Assess Your Earning Power
If you want to rent out a room in your home while you are living there, you can post an ad for free at Airbnb, which takes a 3% cut of your rental fees, plus an additional 12% to 15% “service fee” from your guest. You set your own price; the site verifies users’ identities and provides guest and host reviews.
Understand Your Risk
Depending on where you live, short-term rentals could violate municipal laws or homeowners association regulations. You might be required to pay an occupancy tax or get a special hotelier’s license. Consult a lawyer or visit city hall to check local rules.
If you rent for more than 14 days a year, you’ll also need to report the income on your taxes.
But those aren’t the big dangers. The worst-case scenario is that a guest burns down your home or gets injured there, in which case your standard homeowners policy may not cover the claim.
Play It Safe
Don’t just rely on the home-sharing site’s standard insurance plan, because the coverage is generally too ambiguous, says David Reiss, research director for the Center for Urban Business Entrepreneurship at Brooklyn Law School. Your existing homeowners policy may cover you for a single rental of less than two weeks, but call to ask.
More than that and you’ll need to switch to a commercial policy, which covers paying guests and typically costs an additional $500 per year, says Scott Wolf of CBIZ Property & Casualty.

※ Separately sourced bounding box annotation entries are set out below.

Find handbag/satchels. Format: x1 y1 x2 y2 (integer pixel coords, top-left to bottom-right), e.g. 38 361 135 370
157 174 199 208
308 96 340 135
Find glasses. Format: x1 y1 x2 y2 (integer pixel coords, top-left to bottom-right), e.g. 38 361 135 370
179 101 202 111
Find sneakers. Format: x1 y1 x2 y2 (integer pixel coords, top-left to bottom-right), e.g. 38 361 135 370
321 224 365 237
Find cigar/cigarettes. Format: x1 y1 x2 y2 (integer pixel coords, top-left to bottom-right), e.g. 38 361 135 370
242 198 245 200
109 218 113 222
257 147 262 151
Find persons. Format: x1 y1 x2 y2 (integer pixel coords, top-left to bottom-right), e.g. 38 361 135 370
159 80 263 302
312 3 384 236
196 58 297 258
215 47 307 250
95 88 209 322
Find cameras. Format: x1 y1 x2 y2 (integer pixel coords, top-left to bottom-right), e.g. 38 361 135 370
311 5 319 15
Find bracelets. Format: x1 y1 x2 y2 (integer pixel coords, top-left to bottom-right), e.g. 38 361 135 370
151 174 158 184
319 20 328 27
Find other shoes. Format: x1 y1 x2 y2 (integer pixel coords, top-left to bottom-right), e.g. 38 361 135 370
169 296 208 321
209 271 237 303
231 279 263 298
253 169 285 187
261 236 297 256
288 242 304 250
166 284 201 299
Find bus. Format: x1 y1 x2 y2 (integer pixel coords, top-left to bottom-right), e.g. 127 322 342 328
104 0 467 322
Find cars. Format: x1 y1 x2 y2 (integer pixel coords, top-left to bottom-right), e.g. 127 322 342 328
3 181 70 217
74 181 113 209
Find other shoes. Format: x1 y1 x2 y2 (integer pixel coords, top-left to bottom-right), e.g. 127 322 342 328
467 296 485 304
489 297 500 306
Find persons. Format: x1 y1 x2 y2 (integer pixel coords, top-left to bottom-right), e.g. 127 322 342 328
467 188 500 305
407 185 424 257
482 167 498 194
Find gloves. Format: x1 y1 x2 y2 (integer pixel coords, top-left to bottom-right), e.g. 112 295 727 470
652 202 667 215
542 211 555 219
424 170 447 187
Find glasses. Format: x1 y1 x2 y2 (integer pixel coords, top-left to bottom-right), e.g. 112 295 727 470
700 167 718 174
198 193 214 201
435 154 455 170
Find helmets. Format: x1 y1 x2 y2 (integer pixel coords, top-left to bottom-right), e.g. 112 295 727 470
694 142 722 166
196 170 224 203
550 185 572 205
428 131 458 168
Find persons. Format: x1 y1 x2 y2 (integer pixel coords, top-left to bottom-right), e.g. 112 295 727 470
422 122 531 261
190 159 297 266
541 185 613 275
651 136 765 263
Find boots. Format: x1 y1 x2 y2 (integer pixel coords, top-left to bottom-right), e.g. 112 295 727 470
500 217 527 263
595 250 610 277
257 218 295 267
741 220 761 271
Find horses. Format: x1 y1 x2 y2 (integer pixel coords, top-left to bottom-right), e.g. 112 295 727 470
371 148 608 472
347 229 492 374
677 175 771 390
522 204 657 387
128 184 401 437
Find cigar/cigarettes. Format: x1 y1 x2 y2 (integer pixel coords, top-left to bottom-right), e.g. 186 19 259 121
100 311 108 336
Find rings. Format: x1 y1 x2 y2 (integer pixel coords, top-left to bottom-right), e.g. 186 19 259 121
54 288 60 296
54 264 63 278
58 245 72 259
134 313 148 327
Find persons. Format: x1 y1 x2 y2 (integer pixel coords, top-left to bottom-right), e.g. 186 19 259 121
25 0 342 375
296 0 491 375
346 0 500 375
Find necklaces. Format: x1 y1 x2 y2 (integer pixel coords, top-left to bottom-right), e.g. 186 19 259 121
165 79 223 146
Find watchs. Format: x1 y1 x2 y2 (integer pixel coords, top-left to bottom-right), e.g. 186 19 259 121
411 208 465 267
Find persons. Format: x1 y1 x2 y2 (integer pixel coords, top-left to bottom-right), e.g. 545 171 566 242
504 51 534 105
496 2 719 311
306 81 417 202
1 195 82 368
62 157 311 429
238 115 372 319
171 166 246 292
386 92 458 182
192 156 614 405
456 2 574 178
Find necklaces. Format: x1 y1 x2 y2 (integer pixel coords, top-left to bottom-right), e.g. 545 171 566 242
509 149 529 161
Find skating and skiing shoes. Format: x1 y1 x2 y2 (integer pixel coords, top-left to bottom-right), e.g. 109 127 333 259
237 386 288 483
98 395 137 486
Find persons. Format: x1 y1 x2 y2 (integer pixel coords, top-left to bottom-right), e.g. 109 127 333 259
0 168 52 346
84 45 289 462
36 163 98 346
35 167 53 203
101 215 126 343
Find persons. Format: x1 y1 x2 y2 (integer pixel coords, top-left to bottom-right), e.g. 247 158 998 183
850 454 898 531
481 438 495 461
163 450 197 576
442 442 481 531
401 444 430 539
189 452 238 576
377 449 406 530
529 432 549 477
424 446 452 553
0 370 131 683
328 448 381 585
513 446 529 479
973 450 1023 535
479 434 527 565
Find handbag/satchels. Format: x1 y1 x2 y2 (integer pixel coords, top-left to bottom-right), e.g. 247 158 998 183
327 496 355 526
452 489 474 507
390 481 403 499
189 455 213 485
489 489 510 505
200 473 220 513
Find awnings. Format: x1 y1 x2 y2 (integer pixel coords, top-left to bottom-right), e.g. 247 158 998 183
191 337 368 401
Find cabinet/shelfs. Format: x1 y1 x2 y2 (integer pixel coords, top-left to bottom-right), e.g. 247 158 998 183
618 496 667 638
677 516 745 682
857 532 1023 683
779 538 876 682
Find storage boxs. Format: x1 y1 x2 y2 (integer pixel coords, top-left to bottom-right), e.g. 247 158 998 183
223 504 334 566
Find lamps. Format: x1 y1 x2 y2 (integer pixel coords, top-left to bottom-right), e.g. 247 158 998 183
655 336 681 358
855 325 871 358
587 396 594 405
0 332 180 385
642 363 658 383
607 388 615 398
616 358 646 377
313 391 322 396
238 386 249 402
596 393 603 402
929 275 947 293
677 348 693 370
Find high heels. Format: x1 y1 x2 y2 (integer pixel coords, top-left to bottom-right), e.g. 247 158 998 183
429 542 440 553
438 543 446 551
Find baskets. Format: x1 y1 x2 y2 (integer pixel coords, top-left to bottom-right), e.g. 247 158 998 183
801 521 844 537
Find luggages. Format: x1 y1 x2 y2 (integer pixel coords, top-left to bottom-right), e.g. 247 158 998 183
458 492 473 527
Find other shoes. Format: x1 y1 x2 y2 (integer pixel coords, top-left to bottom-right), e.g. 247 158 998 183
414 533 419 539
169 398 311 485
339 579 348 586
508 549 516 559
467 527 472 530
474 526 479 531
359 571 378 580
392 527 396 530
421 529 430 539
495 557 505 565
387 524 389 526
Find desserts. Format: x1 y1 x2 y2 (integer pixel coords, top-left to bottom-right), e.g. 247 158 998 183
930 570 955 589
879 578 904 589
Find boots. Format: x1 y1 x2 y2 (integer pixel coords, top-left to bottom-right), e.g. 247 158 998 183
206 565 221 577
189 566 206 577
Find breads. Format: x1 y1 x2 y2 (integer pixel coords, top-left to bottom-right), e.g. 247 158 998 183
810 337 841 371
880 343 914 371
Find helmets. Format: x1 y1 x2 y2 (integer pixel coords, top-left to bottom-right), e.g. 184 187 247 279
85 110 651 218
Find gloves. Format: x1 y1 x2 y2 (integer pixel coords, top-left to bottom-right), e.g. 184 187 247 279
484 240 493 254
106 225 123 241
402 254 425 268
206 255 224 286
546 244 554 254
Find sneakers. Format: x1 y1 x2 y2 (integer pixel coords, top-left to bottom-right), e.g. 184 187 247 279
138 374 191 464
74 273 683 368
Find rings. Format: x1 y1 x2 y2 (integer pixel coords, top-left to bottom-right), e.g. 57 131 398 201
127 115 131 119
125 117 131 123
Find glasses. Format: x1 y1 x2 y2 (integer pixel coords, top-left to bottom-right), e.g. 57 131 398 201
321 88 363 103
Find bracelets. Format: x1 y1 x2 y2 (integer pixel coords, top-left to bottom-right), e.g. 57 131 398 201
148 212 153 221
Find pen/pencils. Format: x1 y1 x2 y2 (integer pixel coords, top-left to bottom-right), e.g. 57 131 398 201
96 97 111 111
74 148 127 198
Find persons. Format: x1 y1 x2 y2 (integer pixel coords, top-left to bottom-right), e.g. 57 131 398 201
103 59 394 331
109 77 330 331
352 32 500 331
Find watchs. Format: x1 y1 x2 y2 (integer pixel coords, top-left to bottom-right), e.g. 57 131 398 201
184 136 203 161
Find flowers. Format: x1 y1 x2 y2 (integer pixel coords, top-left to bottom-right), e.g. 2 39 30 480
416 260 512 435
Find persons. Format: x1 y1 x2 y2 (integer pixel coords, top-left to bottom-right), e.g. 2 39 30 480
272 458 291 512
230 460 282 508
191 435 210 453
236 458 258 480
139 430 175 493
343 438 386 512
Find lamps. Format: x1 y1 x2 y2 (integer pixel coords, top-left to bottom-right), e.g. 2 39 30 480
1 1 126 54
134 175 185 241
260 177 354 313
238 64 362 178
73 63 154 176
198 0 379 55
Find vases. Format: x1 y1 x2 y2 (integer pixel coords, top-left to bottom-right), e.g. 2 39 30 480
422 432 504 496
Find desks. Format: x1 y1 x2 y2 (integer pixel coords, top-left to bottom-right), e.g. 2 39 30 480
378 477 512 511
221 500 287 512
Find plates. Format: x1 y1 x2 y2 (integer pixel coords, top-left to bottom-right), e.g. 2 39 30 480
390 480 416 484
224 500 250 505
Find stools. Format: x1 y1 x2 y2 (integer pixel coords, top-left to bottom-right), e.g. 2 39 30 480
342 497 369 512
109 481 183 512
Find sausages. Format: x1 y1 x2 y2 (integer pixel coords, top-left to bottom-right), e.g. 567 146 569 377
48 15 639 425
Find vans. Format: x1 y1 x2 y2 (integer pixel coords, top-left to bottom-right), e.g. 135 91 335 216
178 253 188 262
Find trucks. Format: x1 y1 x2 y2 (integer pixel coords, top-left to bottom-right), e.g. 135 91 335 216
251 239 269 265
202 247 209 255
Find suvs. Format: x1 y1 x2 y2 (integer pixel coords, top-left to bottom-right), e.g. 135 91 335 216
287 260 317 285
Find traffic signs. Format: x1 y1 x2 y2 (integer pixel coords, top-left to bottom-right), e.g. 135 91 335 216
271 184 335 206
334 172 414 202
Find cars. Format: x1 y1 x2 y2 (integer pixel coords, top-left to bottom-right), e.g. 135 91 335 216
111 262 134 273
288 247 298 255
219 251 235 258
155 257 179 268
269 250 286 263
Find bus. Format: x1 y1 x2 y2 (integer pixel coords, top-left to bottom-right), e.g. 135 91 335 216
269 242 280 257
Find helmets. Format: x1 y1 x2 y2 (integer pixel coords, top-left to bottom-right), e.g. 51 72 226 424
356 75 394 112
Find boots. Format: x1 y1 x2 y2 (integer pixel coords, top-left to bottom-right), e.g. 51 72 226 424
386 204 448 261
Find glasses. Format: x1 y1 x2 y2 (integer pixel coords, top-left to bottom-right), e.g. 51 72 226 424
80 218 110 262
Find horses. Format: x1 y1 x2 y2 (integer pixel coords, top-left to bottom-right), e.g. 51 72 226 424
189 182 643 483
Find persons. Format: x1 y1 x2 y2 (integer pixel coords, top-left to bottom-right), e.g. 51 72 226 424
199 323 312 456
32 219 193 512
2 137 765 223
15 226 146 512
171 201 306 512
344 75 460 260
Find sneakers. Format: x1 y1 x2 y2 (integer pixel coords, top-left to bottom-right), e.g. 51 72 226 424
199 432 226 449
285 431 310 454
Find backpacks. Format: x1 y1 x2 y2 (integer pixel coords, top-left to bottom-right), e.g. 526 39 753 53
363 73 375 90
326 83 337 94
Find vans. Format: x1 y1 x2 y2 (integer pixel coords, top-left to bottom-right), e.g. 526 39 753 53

Or try home swapping. For a small annual fee, sites such as HomeSwap and HomeExchange connect people who want to visit each other’s location; because no money changes hands, you may avoid tax and liability issues. Still, check with your insurer – and of course, you need to be extremely cautious about who you let into your house. As a rule, none of these sites conducts background checks, so do your own by Googling guests and searching their social media accounts.